Dan's Data letters #78
Publication date: 7 December 2003.Last modified 03-Dec-2011.
DVD dodges
I just dropped some serious coin (for a cheapskate like me, at least) on a Toshiba Tecra S1 laptop (PDF specs here). One of the primary drivers for this was its nine-cell battery and five-plus hour battery life. A model from the same line (but with much higher specs) pounded out 6+ hours in a test, so I'm hoping the 5+ hours is a realistic usage estimate. My guess is I'll be about 4 hours of DVD playback on a new battery. I think IBM is the king of battery life, but the Toshiba Centrino is a close second at a cheaper price.
One reason I wanted long battery life is because I spend lots of time on planes, many of which do not have those nifty power plugs for your laptop - and I want to watch DVDs.
So my question is this - what are some tricks to get the most out of your battery when watching DVDs? If you watch in "letterbox" format and only use 2/3 of the screen will that consume less power because fewer pixels are being changed? What about copying the entire DVD (or DVDs) at home to the hard drive (when plugged into the wall) and then watching the DVDs from the hard drive instead of the DVD drive? Would that prolong the battery life?

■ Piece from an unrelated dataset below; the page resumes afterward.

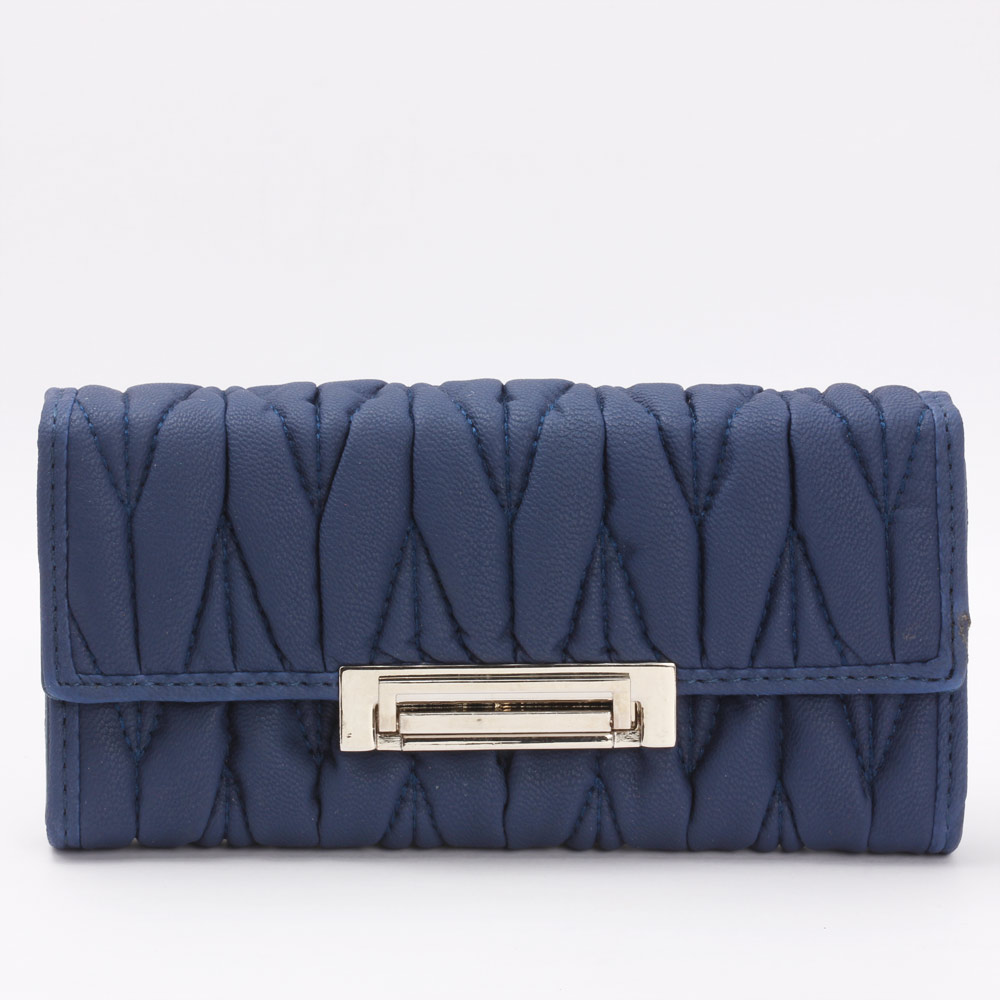 Aristocratic Leather Clutch (Blue)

Lastly, what's all this I hear about "properly conditioning your battery to ensure proper performance"? Should I charge and drain the battery a few times when the laptop gets delivered? Or is this "conditioning" talk all bunk?
Brian
Answer:
The only screen-related battery life improvement you can get is by just
turning the brightness down, but that won't do anything much.
Copying the VOBs from the DVDs to the hard drive is more useful. Optical drives are relatively large power consumers in laptops. Still, compared with the combined mainboard and CPU power drain while you're doing something mildly computationally intense like watching a DVD, the power saving from this isn't going to be huge, either.

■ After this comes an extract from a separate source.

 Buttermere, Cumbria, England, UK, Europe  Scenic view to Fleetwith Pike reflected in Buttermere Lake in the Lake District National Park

What you could do instead is get yourself an outboard battery.
In case anyone cares, the six and nine cell batteries for this laptop both, as is normal these days, use lithium ion cells, which have a nominal voltage of 3.6 volts per cell, versus the 1.2 volts per cell of NiMH and NiCd. These cells are arranged in strings of three, which adds up to 10.8 volts per string - the same as you'd get from a string of nine 1.2 volt cells.
Each cell of these batteries has 2150mAh capacity at 3.6 volts (7.74 watt-hours); each string of three cells has 2150mAh capacity at 10.8 volts (23.22 watt-hours).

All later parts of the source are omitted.